"A large factor in slow growth across BPM and middleware was the failure of large vendors to deliver PaaS offerings that met the growing appetite for cloud-based automation," said Maureen Fleming, Vice President of IDC's BPM and Middleware research programs. "Cloud was the single biggest factor separating market share gainers from share losers."
Other key findings from this research include:
- Among the four tiers of growth, the top tier grew 58.7% to $992.4 million in aggregate revenue in 2012. Of that, 80% of revenue came from public platform-as-a-service (PaaS) offerings. While only accounting for 5.3% of the total market, this tier generated more net-new revenue than the three additional tiers combined.
- The slowest-growing tier accounted for $12.7 billion - 67.5% of the market - and collectively generated negative net-new revenue in 2012. About 8% of revenue was attributed to cloud.
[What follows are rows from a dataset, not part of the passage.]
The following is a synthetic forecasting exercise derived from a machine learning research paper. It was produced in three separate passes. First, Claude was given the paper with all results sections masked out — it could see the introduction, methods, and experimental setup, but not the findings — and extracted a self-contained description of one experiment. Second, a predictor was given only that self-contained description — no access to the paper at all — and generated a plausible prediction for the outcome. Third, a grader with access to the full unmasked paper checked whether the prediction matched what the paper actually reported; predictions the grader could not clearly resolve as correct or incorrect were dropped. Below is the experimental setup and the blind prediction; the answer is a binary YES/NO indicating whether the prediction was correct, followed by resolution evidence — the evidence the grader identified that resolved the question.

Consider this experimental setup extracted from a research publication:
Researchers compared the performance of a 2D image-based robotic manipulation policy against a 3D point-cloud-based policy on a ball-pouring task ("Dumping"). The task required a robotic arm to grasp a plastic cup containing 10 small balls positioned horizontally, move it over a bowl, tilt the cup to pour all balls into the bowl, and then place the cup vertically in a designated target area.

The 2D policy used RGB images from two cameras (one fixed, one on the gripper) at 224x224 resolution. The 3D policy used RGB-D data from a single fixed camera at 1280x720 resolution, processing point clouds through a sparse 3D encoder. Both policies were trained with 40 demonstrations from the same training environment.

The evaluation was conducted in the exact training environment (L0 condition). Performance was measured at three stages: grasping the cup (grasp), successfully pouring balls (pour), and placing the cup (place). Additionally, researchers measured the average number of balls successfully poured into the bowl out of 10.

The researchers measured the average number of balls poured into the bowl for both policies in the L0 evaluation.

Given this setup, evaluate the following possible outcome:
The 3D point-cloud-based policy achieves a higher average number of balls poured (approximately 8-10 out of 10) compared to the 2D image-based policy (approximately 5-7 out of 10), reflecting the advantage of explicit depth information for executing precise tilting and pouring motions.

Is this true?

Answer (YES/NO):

This tier was represented by the largest BPM and middleware vendors.
- 2012 also signaled growing demand for newer, higher-performance messaging centered in the Internet of Things and for mobile and partner integration via APIs, requiring API management.
The study, Worldwide Business Process Management and Middleware Vendor Shares (IDC #240986) examines the business process management and middleware market for the period from 2008 to 2012. Worldwide market size is provided for 2012, with trends from 2008. Revenue and market share of the leading vendors are provided for 2012 as well as details about the impact of cloud offerings on growth.